Governments and Laws

I’ve written before about government’s regulations.  Just as pernicious, though, are government’s laws—and this is even more our own fault, because unlike regulations, which are created by nameless Executive Branch bureaucrats through delegation from Congress, laws are passed by that Congress—the very folks we elect to represent us, and then re-elect, even when they overstep or ignore our instructions to them.

Last year, the National Conference of State Legislatures reports, the states passed 40,000 laws that take effect this year, or took effect after passage last year.  The Daily Caller reports that at the Federal level, it would have taken 12 days(!), at 200 pages per day, to read all the Federal laws and regulations extant in 1925 (before the New Deal, that is).  Today, it’ll take three years.  Obamacare and Dodd–Frank, for all their excessiveness, actually added only 25 days.

Some examples at the State level include the following gems.  You’re already aware of Obamacare and Dodd-Frank; I won’t go into further Federal pearls.

California last year banned the use of UV indoor tanning beds for all minors.  Apparently, the State has decided parents are too negligent and can’t be trusted to do their own jobs.  Nor is their judgment to be trusted.
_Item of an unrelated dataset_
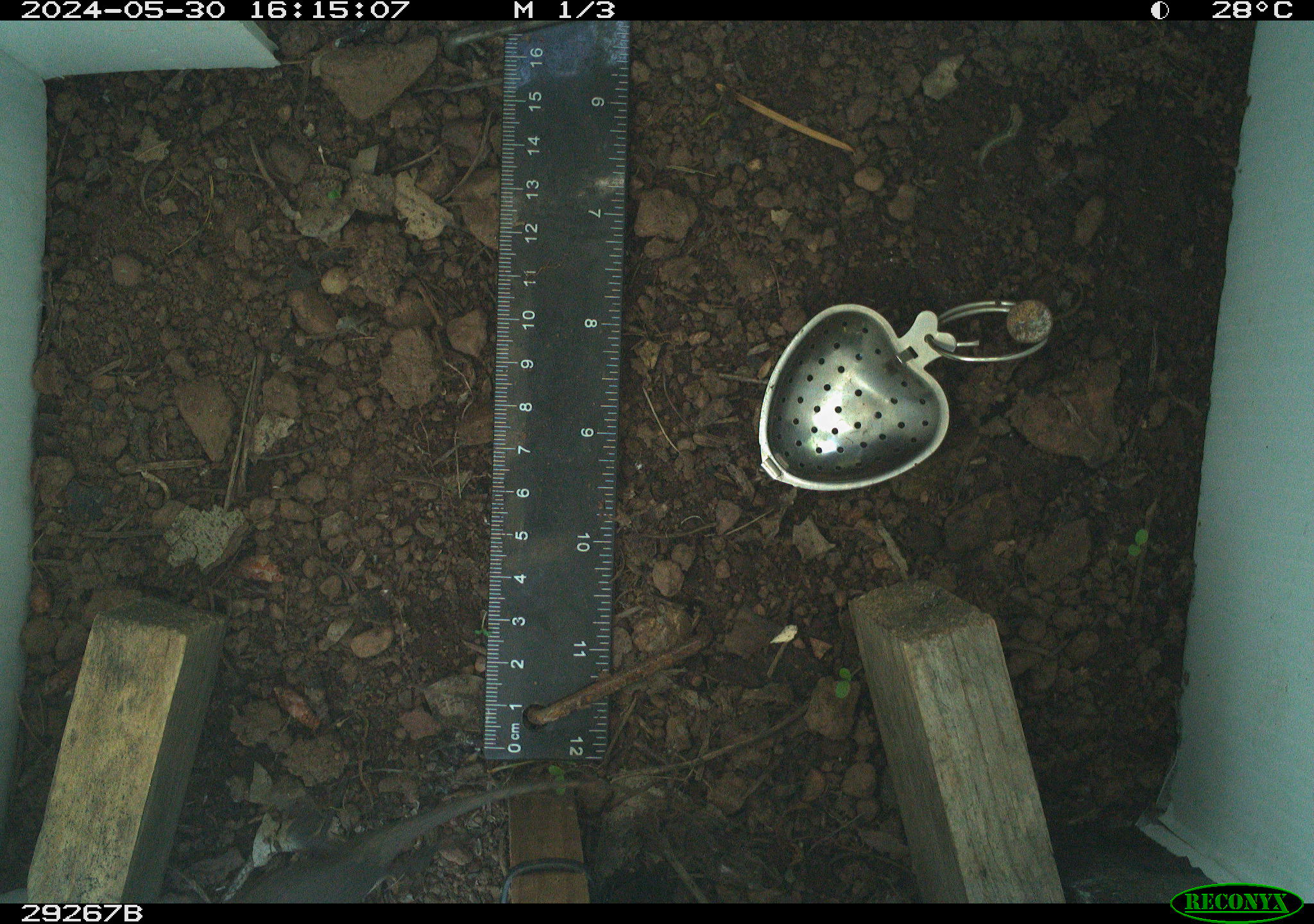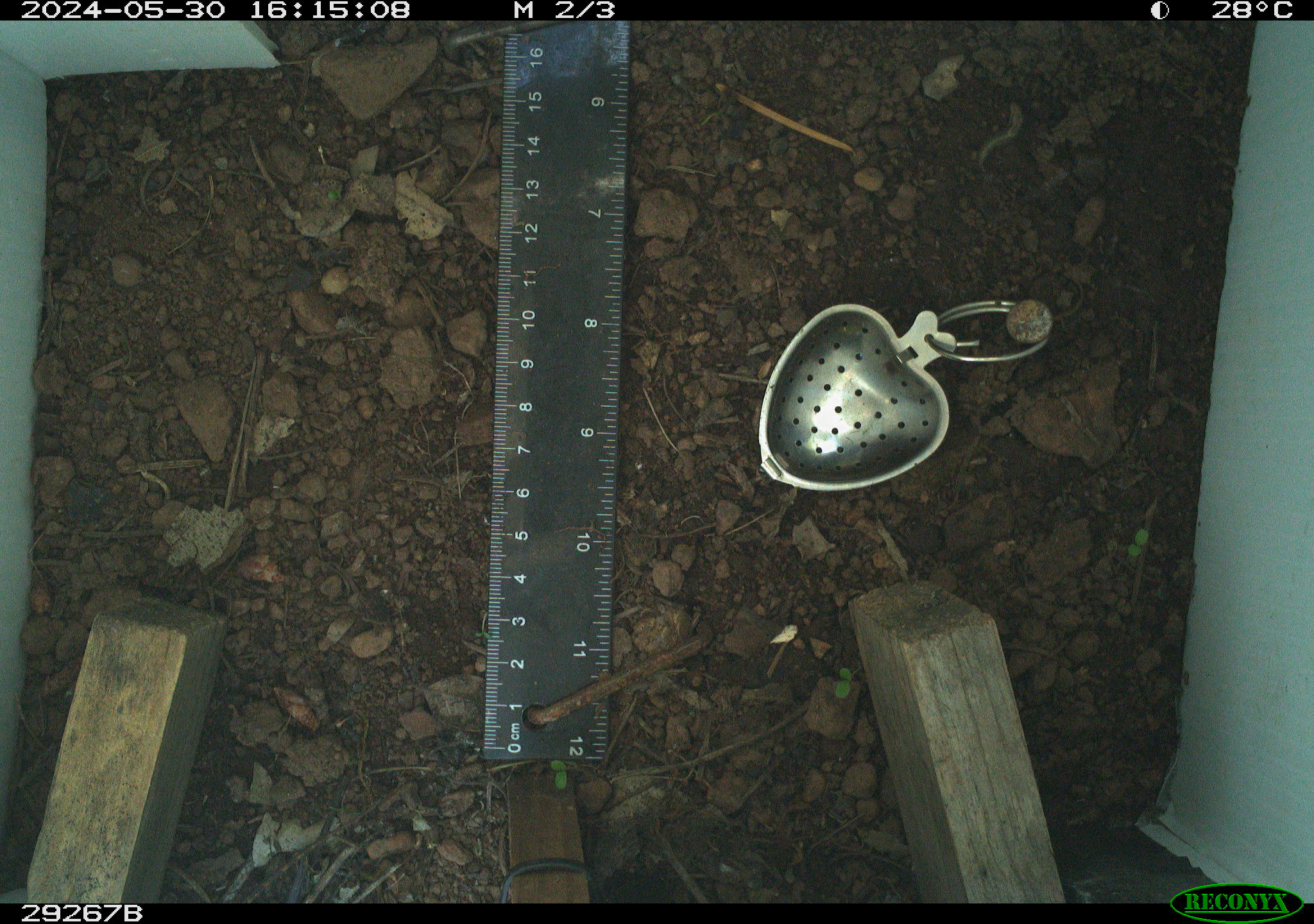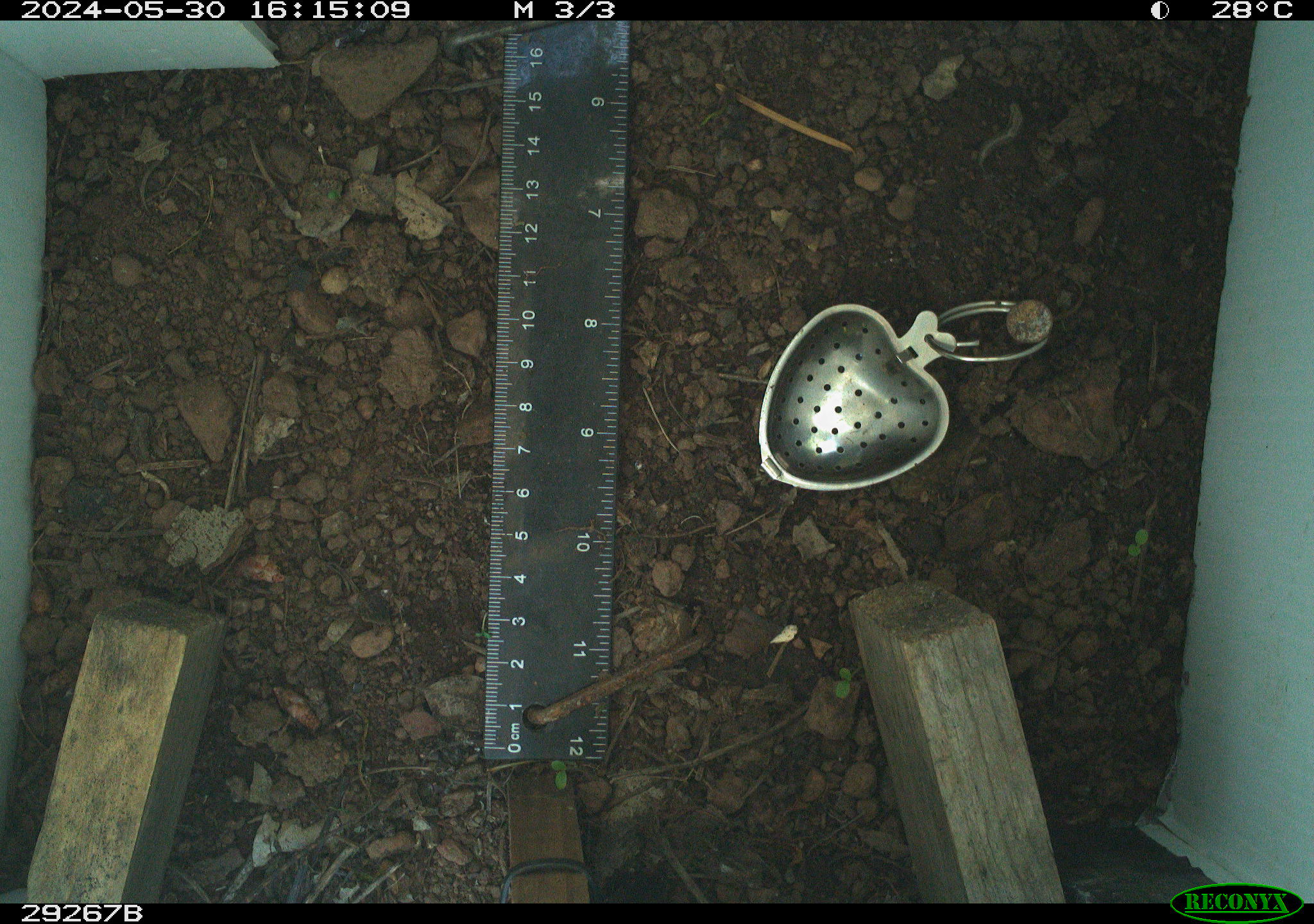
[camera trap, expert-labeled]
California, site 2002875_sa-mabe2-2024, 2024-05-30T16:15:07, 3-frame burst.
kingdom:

California has banned “the production, distribution or sale of beer to which caffeine has been directly added as a separate ingredient.”  Apparently the State’s distrust extends to all of its adult citizens.  The Patrons in government Know Better, and good idea or bad, mere adults won’t have that choice to make.
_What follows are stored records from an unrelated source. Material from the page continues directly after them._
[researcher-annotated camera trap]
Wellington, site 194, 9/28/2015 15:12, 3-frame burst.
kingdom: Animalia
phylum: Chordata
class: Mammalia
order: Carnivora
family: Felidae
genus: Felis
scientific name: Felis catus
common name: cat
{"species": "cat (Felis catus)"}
Kentucky has decided that selected prison inmates who have not been granted parole must serve “the final six months of their sentence in the community under supervision.”  In other words, these inmates get parole, anyway, even though they didn’t get parole.  Hmm….

In Oregon, the state’s universities and community colleges must “waive tuition and fees for current and former foster children under age 25,” and this new law also gives foster children (25 is a child?  Still, that’s consistent with the adult “child” that Obamacare allows onto a parents’ health insurance policy—at the parents’ cost) first claim on the state’s Opportunity Grants when funding can’t support 100% of otherwise eligible students.  We get yet more special treatment for favored groups—this time under the guise of glorified “affirmative action.”  The law is silent on orphans or children raised in orphanages; apparently they aren’t as deserving.

More examples can be found at the NCSL link above.

Tacitus warned us long ago:

Corruptisima republica plurimae leges.